# Divergence in spherical polar coordinates

1. ### Idoubt

168
I took the divergence of the function 1/r2$\widehat{r}$ in spherical coordinate system and immediately got the answer as zero, but when I do it in cartesian coordiantes I get the answer as 5/r3.

for $\widehat{r}$ I used (xi+yj+zk)/(x2+y2+z2)1/2

what am i missing?

2. ### IttyBittyBit

159
What you're missing is the handling of the singularity at r=0.

3. ### I like Serena

6,183
Hi Idoubt!

If I take the cartesian derivative with respect to x I get:
$${\partial \over \partial x}{x \over (x^2+y^2+z^2)^{3/2}} = {-2 x^2+y^2+z^2 \over (x^2+y^2+z^2)^{5/2}}$$
Of course the derivatives wrt to y and z have to be added yet...

How did you get 5/r3?

4. ### Idoubt

168
sorry I made a silly error in my calculation

$\frac{\partial}{\partial x}$ x(x2+y2+z2)-$\frac{3}{2}$ =

(x2+y2+z2)-$\frac{3}{2}$ - 3x2(x2+y2+z2)-$\frac{5}{2}$

When i add y & z parts it cancels and becomes zero, so the div of $\frac{1}{r^2}$$\widehat{r}$ is zero.

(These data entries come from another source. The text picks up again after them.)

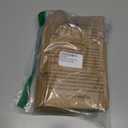 Candlestick Holders, Taper Candle Holders Set of 3, Gold Vintage Candle Sticks Holder Decor for Table Centerpiece, Fireplace Mantel, Weddings, Housewarming & Christmas Dcor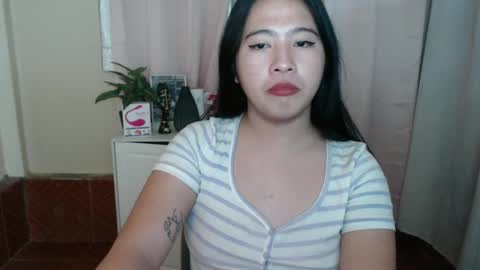 cutie_asianwoman online show from 22, 1, 2025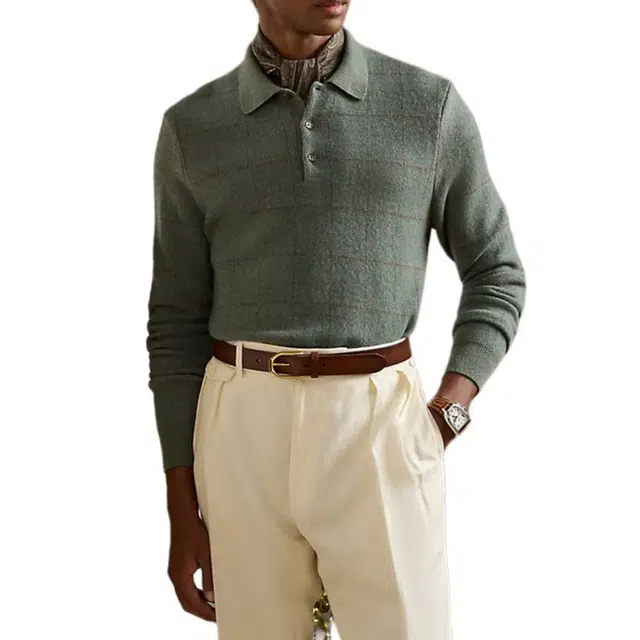 Ralph Lauren polo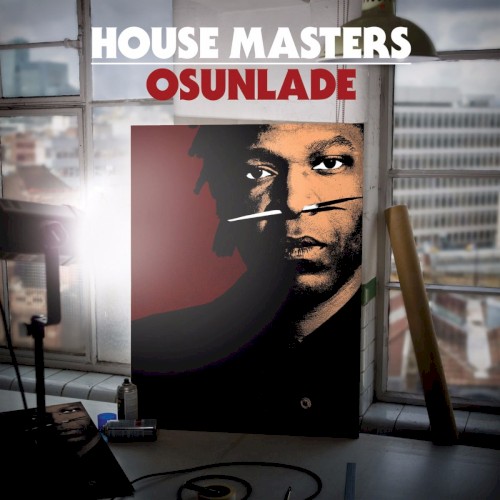 House Masters: Osunlade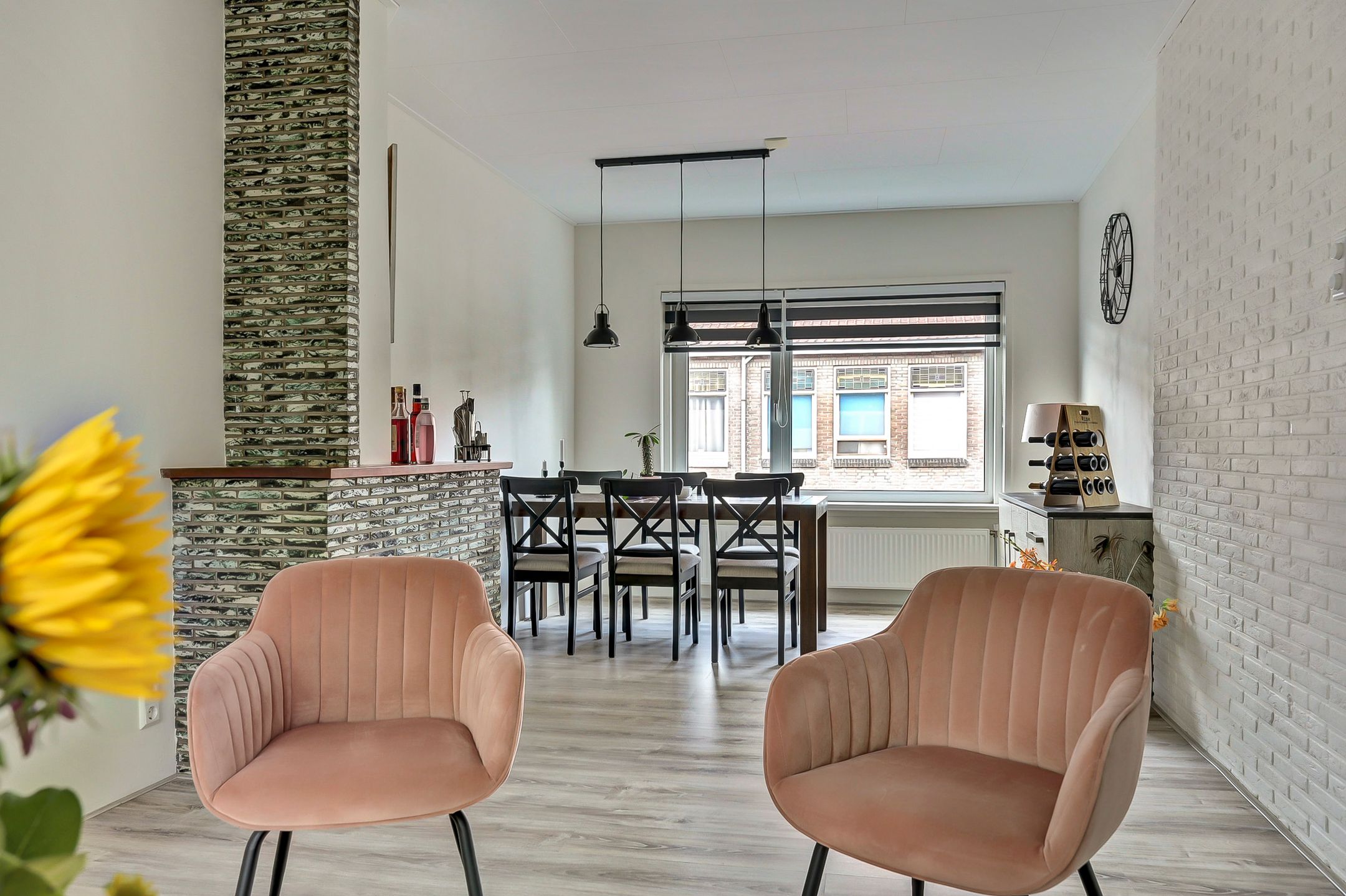 Photo 9 of Camphuijzenstraat 8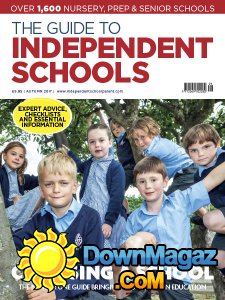 Independent School - Autumn 2017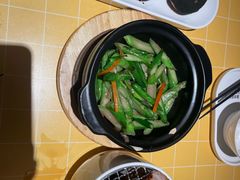 -蔡澜点心·粤菜(花城汇南区店)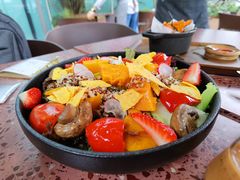 -La Terre乐田(万象城店)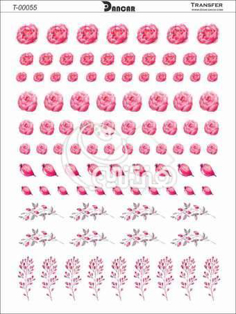 خرید کاغذ ترانسفر - خرید ترانسفر - خرید دکوپاژ - هنری آنلاین - هنری - هنر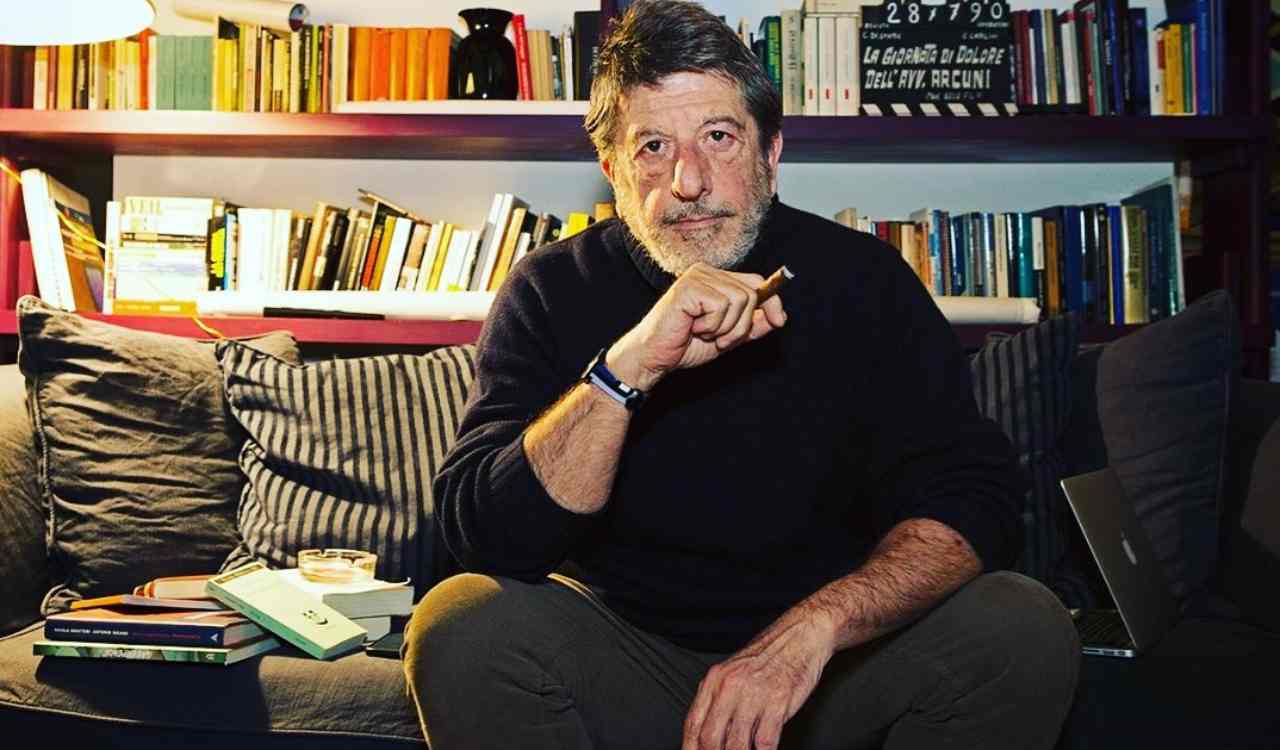 Andrea Purgatori, chi è l’ex moglie Nicole Schmitz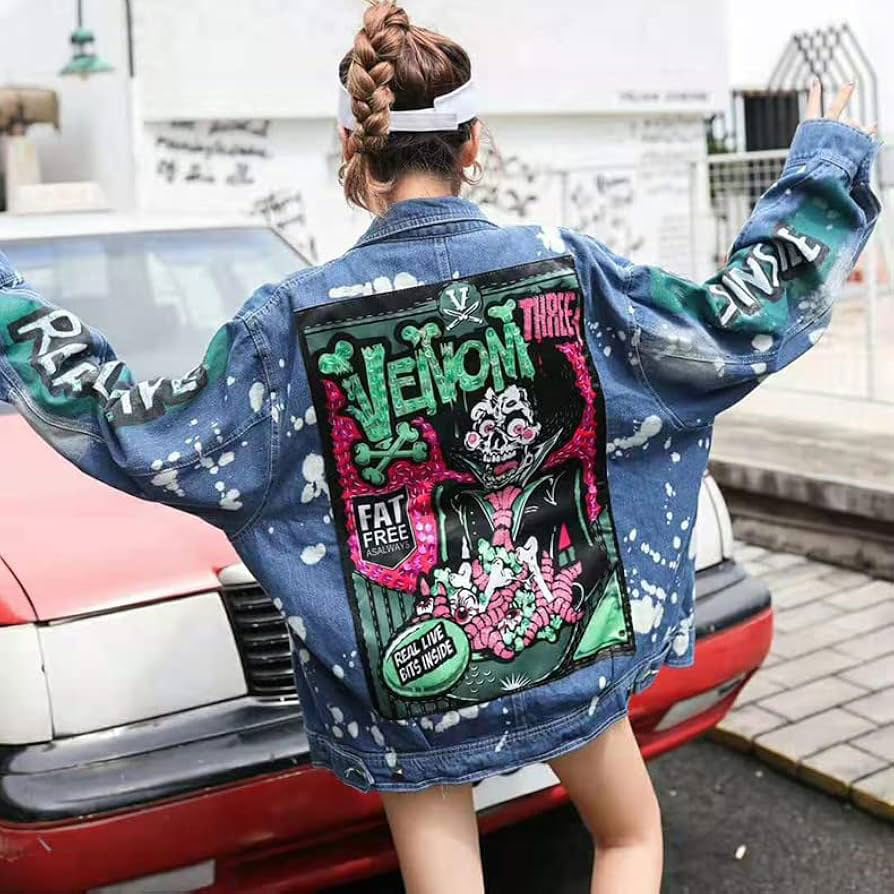 Upcycled Fashion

The reason that confused me was Electric fields can have a non zero divergence. Is that because of the singularity at r=0?

5. ### I like Serena

6,183
Not every electric field is generated by exactly 1 symmetrical charge.
And in practice there is no singularity, since the charge would have to be a point charge for that.

Last edited: Aug 19, 2011
6. ### Idoubt

168
Isn't the field due to just one charged assumed to be a field created by a point charge? ( I mean it makes no difference if we make that assumption right? )

But, how can an electric field have a non zero divergence then?

7. ### I like Serena

6,183
Yes. It would only make a difference when you get very close to where the point charge is supposed to be.

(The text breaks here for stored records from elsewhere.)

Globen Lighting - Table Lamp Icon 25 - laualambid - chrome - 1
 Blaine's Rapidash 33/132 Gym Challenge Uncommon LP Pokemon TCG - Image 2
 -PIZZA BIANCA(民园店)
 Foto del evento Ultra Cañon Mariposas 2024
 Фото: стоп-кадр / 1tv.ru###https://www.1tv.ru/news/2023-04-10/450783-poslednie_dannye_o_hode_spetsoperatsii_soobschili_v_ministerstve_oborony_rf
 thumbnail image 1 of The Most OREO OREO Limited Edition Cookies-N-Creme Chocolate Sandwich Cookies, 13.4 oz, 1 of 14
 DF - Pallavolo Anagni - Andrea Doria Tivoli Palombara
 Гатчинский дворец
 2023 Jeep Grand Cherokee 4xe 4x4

Take for instance 2 point charges and you'll have non-zero divergence.

8. ### Idoubt

168
But when we take two charges we no longer have the $\frac{1}{r^2}$ function ( unless we approximate at large distances)

It is my understanding that even the electric field of a point charge has non zero divergence is it not so?

9. ### I like Serena

6,183
Right on both counts. :)

My point about point charge is unrelated to divergence.
Only that a real electric field has no singularity.

10. ### Idoubt

168
my question is , how can a field which is scalar multiple of the function $\frac{1}{r^2}$$\hat{r}$ have a divergence when i just proved that the divergence of this function is zero?

11. ### vanhees71

4,502
The divergence is not 0, it's $4 \pi \delta^{(3)}(\vec{x})$. It's not too tricky to prove with help of Green's first integral theorem applied to the whole space with a little sphere around the origin taken out and then taking its radius to 0.

12. ### Idoubt

168
This by definition is a singularity isn't it?

13. ### Galron

45
In physics it's often modelled thusly AAMOI:

I know not relevant but...

14. ### Idoubt

168

greek to me :)

15. ### Galron

45
meh a and b are just constants and in this case F(X) is obviously the Function of X.

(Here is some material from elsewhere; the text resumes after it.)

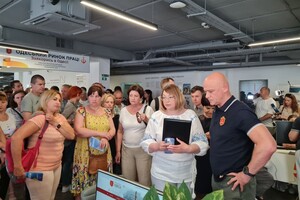 В Одессе появился Центр содействия в трудоустройстве внутренних переселенцев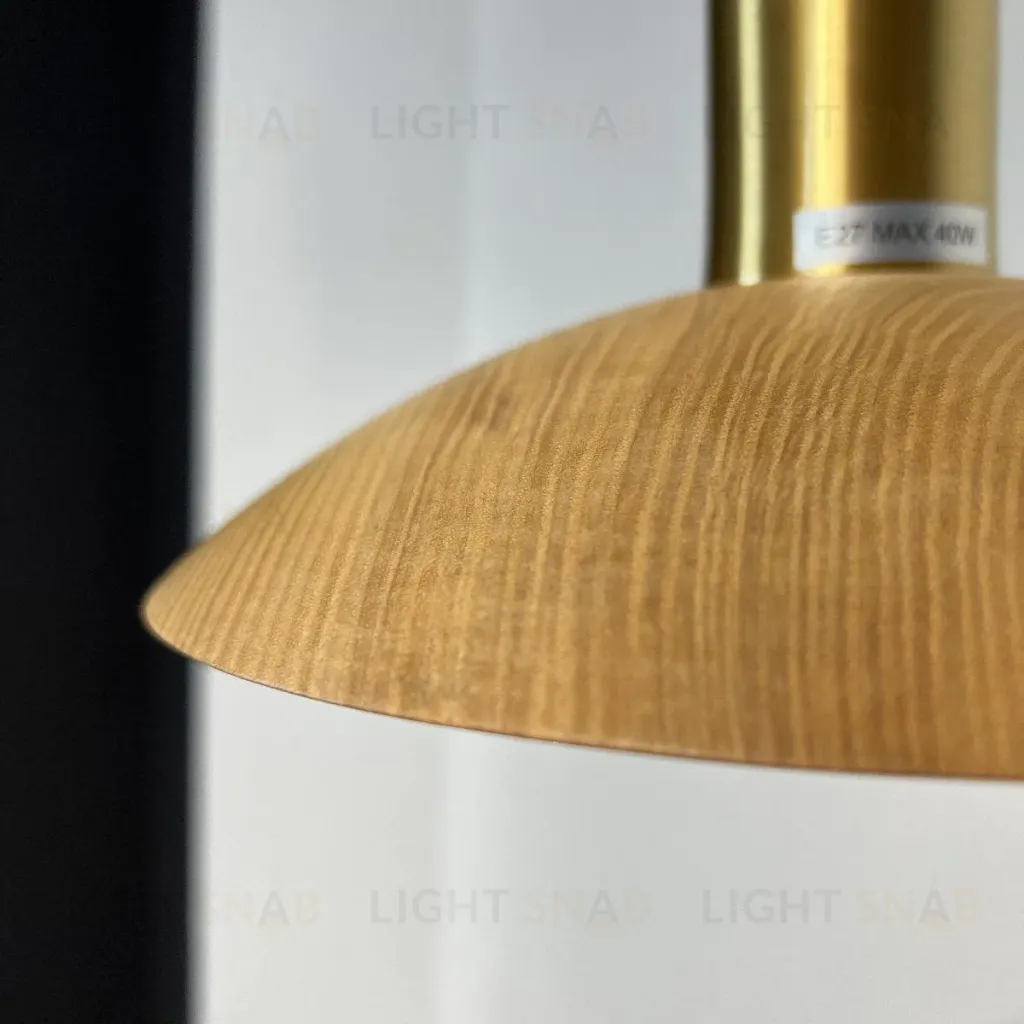 Подвесной светильник ImperiumLoft Wood 141158-26 141158-26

The Greek symbol that looks like an O with a hat means Tensor.

E(X) I would assume means the Energy of the system in question in terms of the vector.

16. ### Idoubt

168
greek with a few constants and a function of x now =)

17. ### Galron

45
If you've done matrices you'll know a tensor is expressed as a matrix of a matrix.

A vector in this case is simply a matrix with a scalar.

http://en.wikipedia.org/wiki/Vector_space

So to steal more wiki imagery a tensor is:

18. ### Idoubt

168
hmm ok ok so thats a little advanced for me, but my question was about the divergence of the $\frac{1}{r^2}$$\hat{r}$ function. In simpler terms can you tell me the reason for non-zero divergence in the electric field of a point charge?

19. ### vanhees71

4,502
No, it's a distribution, the socalled Dirac $\delta$ distribution. It's a very useful concepts. It's even so useful that the mathematicians built a whole new subfield of mathematics to define this concept rigorously, functional analysis!

20. ### I like Serena

6,183
I suspect you're referring to Maxwell's law that says:
$$\textrm{div }\vec E = \frac {\rho} {\epsilon_0}$$

The divergence of a spherically symmetric charge is zero everywhere except at the place where the charge actually is.
A point charge is a special case, since the charge density would be infinite (actually a Dirac delta-function).
In practice the charge would take in a certain volume.
The divergence of the electric field is not zero at the place where the charge density is not zero.